• **Material supplied**
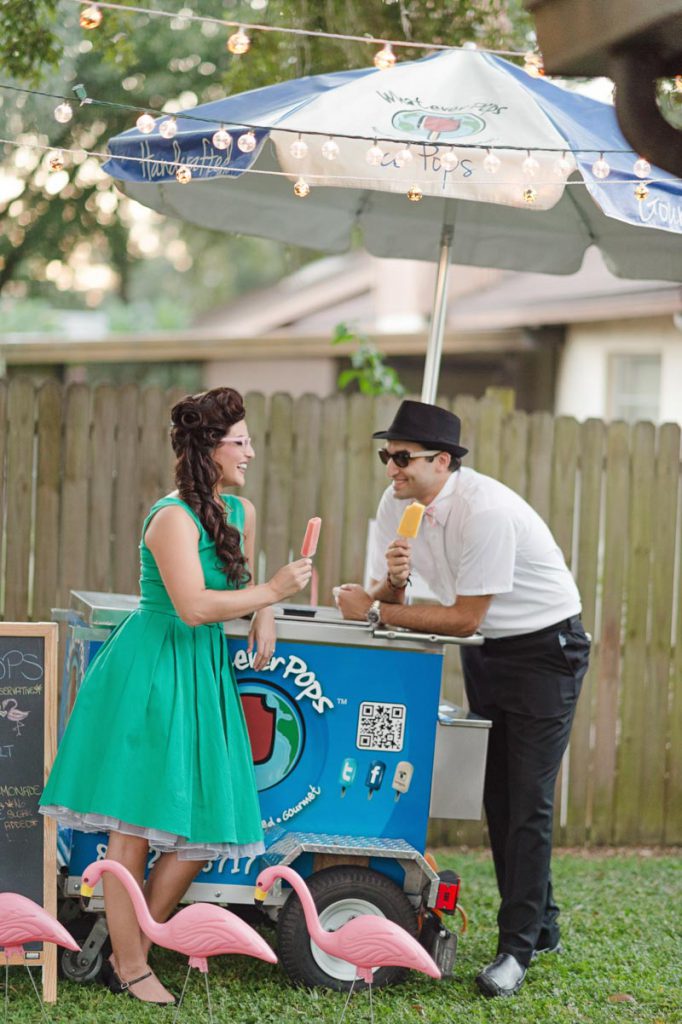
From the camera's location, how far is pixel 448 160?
13.5 feet

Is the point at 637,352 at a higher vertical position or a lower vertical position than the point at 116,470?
higher

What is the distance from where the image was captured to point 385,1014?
3.87 metres

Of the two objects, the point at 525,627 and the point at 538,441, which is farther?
the point at 538,441

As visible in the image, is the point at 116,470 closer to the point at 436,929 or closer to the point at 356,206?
the point at 356,206

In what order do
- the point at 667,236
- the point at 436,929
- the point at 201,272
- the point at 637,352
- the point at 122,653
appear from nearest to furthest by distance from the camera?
the point at 122,653
the point at 436,929
the point at 667,236
the point at 637,352
the point at 201,272

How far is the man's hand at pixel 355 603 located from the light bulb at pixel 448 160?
1423mm

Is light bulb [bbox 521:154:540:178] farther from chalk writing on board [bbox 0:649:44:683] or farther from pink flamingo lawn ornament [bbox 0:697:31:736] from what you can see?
pink flamingo lawn ornament [bbox 0:697:31:736]

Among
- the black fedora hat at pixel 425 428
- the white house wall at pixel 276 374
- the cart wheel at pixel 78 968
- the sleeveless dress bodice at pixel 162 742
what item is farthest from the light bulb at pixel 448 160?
the white house wall at pixel 276 374

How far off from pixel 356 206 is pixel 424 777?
2708 mm

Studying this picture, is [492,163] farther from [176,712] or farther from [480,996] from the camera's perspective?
[480,996]

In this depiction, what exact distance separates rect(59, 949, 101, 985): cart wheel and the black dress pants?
4.34ft

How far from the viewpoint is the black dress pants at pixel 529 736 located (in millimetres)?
4168

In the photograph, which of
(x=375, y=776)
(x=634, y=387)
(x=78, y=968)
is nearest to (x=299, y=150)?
(x=375, y=776)

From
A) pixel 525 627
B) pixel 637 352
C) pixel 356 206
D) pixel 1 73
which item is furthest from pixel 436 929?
pixel 637 352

• **Short task**
Copy every one of the records above word for word, leaving out the pictures.

• **Exercise solution**
From the camera's location, how far is pixel 448 160?
13.5 feet

Is the point at 637,352 at a higher vertical position or a lower vertical position than the point at 116,470?
higher

What is the distance from where the image was captured to point 385,1014?
3.87 metres

Of the two objects, the point at 525,627 and the point at 538,441, which is farther?
the point at 538,441

As visible in the image, is the point at 116,470 closer to the point at 436,929 or closer to the point at 356,206?
the point at 356,206

In what order do
- the point at 667,236
- the point at 436,929
- the point at 201,272
- the point at 637,352
- the point at 122,653
appear from nearest to furthest by distance from the camera?
the point at 122,653
the point at 436,929
the point at 667,236
the point at 637,352
the point at 201,272

How far is the man's hand at pixel 355 603 located from the light bulb at pixel 448 160?
1423mm

Is light bulb [bbox 521:154:540:178] farther from chalk writing on board [bbox 0:649:44:683] or farther from pink flamingo lawn ornament [bbox 0:697:31:736] from what you can see?
pink flamingo lawn ornament [bbox 0:697:31:736]

Among
- the black fedora hat at pixel 425 428
- the white house wall at pixel 276 374
- the cart wheel at pixel 78 968
- the sleeveless dress bodice at pixel 162 742
what item is farthest from the light bulb at pixel 448 160?
the white house wall at pixel 276 374

How far off from pixel 356 206 is pixel 424 777?
2708 mm

Studying this picture, is [492,163] farther from [176,712] or farther from [480,996] from the camera's perspective?
[480,996]

In this depiction, what exact distance separates rect(59, 949, 101, 985): cart wheel and the black dress pants?
4.34ft

How far from the viewpoint is the black dress pants at pixel 529 736 located (in millimetres)?
4168

In the photograph, which of
(x=375, y=776)
(x=634, y=387)
(x=78, y=968)
is nearest to (x=299, y=150)?
(x=375, y=776)

From
A) pixel 525 627
B) pixel 637 352
C) pixel 356 206
D) pixel 1 73
which item is furthest from pixel 436 929?
pixel 637 352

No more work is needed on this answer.